As the newcomer, Winchester was a bit puzzled that the band had never released any of their original songs. “It is kind of crazy to have an original band for 18 years with no released recordings,” he says. But having recently started Blast Habit with partners Lori and Jared McStay, he could now do something about it. “I was looking at it on paper and thinking, ‘This doesn’t add up — there’s no record and there have been literally thousands of shows.’ So I said to the band, ‘Let’s change that, guys.’”
Appropriate to a band that brings an old-world vibe even to originals that could have sprung from the groovy ’70s, the album was cut straight to tape at the Bunker Studio with engineer Andrew McCalla. It also features two songs recorded elsewhere. “They were put on there as bonus tracks,” says Winchester. “One recorded with Boo Mitchell at Royal Studios many years ago, and the other one recorded recently with Crockett Hall at Sun Studio.”
Winchester’s quick to point out how the album’s credits perpetuate the name of a beloved local songwriter, long since departed, whom the drummer never even met. “There’s a song on the album called ‘Roll and Stink’ that was written by Craig Shindler,” notes Winchester. “He’s somebody I wanted to bring up because we play about seven or eight or nine of his songs, and Clint and Jonny were in Craig Schindler’s bands, Easy Way and Mash-O-Matic. At Devil Train shows, there is a segment of the crowd from those Mash-O-Matic and Easy Way days who know all the words to those songs. So they’re just part of the Devil Train catalog now. Clint and Jonny were dear friends of Craig Schindler and have done a great job of kind of preserving his music through Devil Train.”

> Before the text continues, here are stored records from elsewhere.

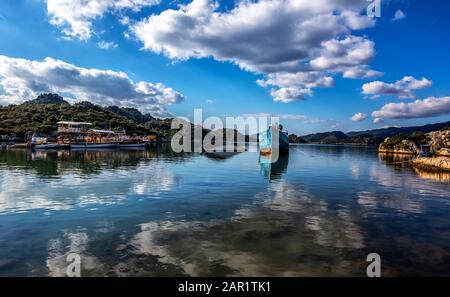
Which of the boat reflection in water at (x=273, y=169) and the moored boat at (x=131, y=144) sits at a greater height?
the moored boat at (x=131, y=144)

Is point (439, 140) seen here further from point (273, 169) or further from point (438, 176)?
point (273, 169)

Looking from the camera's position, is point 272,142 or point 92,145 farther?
point 92,145

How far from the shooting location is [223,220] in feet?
63.3

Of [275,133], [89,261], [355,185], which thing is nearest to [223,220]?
[89,261]

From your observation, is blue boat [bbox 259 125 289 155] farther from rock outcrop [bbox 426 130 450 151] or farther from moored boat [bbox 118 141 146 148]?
rock outcrop [bbox 426 130 450 151]

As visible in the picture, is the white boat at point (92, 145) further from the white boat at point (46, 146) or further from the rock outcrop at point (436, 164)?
the rock outcrop at point (436, 164)

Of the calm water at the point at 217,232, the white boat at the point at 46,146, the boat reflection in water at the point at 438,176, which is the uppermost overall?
the white boat at the point at 46,146

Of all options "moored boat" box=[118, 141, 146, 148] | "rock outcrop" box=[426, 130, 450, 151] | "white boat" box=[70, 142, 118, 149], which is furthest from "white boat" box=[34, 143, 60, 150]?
"rock outcrop" box=[426, 130, 450, 151]

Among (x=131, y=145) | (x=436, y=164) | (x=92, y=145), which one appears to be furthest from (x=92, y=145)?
(x=436, y=164)

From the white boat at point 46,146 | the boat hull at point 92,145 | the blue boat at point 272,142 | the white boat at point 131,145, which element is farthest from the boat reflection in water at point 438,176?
the white boat at point 46,146
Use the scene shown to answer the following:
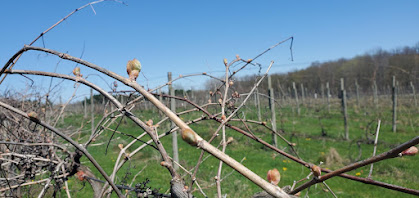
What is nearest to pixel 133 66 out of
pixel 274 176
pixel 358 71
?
pixel 274 176

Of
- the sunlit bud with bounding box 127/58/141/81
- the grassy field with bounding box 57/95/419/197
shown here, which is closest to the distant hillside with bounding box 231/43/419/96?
the grassy field with bounding box 57/95/419/197

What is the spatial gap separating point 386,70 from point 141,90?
1446 inches

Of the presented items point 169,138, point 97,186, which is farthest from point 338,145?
point 97,186

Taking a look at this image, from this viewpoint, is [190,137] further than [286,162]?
No

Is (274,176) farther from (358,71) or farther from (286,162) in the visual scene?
(358,71)

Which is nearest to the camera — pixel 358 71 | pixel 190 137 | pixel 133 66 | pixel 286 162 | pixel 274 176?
pixel 190 137

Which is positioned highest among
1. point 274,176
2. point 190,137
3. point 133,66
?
point 133,66

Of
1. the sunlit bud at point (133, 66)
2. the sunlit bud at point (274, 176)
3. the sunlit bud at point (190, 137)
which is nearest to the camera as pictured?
the sunlit bud at point (190, 137)

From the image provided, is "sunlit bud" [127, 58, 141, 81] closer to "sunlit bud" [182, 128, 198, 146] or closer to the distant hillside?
"sunlit bud" [182, 128, 198, 146]

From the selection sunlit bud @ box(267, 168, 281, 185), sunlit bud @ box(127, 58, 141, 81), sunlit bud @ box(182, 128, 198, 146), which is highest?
sunlit bud @ box(127, 58, 141, 81)

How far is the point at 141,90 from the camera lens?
626mm

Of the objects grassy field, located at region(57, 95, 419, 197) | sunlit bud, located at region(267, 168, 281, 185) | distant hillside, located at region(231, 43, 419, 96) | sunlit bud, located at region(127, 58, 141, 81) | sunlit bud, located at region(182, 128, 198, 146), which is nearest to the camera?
sunlit bud, located at region(182, 128, 198, 146)

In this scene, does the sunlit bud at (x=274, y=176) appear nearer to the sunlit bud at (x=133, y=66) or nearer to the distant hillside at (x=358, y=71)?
the sunlit bud at (x=133, y=66)

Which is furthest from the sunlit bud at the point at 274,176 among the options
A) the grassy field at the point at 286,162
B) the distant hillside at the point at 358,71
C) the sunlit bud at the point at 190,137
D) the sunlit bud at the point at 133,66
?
the distant hillside at the point at 358,71
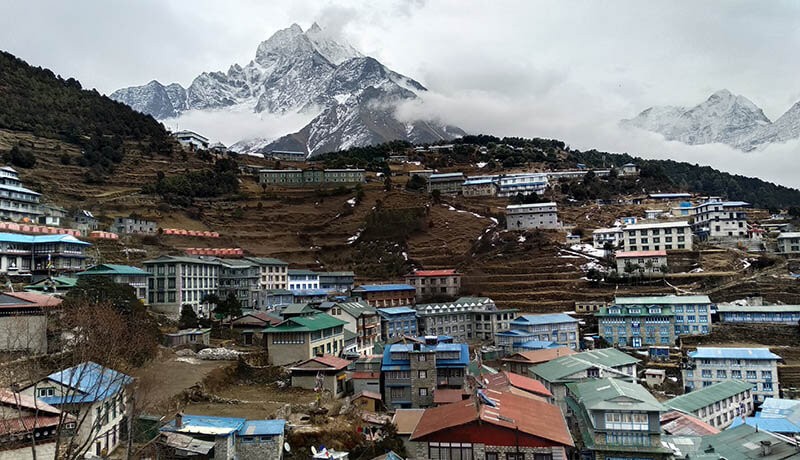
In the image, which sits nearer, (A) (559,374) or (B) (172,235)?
(A) (559,374)

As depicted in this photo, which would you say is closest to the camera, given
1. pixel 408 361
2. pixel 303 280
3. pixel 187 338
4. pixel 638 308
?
pixel 408 361

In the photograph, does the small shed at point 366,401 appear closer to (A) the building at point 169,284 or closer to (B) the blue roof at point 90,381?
(B) the blue roof at point 90,381

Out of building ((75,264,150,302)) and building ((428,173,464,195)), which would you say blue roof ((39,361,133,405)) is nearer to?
building ((75,264,150,302))

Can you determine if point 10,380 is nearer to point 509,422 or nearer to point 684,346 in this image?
point 509,422

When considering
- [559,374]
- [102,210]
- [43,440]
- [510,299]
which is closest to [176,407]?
[43,440]

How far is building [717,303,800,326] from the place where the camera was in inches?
1833

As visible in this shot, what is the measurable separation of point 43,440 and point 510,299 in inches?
1812

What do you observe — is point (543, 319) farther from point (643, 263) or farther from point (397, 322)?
point (643, 263)

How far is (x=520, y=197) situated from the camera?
86.6 meters

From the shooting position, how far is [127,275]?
41.8 meters

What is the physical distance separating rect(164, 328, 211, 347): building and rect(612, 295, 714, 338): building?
35470mm

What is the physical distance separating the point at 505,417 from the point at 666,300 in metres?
35.2

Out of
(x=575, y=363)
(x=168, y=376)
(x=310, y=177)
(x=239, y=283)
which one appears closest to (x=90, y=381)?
(x=168, y=376)

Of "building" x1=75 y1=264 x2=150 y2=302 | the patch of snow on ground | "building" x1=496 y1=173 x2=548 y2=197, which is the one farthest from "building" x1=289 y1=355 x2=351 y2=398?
"building" x1=496 y1=173 x2=548 y2=197
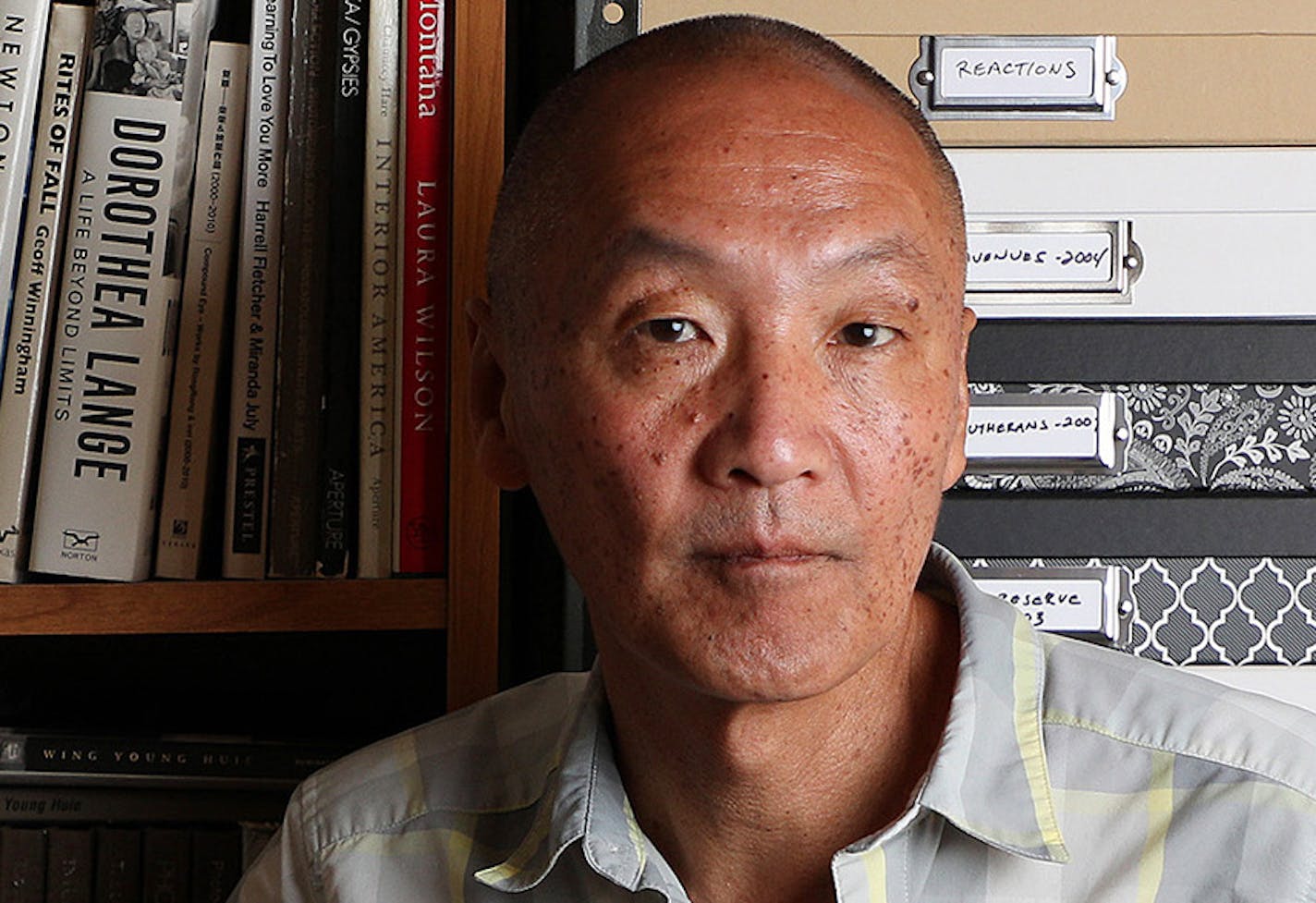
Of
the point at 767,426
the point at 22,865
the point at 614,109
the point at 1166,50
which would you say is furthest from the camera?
the point at 22,865

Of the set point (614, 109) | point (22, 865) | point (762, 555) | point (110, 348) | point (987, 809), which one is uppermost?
point (614, 109)

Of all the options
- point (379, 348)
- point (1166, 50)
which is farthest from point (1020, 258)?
point (379, 348)

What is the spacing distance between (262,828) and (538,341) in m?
0.44

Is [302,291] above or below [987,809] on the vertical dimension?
above

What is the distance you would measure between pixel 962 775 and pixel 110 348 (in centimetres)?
59

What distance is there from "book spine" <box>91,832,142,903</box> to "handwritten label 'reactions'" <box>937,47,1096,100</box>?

Honoring Schindler is, for Winchester, just another sign of the greater collective spirit that has fueled Devil Train through all these years. “You know, it’s kind of a family band,” he says, “but it’s also a community band. We have a lot of people sit in and jam with us. And we’ve had a lot of loss in Memphis recently, and it’s like Devil Train’s weekly show is that familiar thing people can rely on. I feel like it means a lot to a lot of people, including myself.”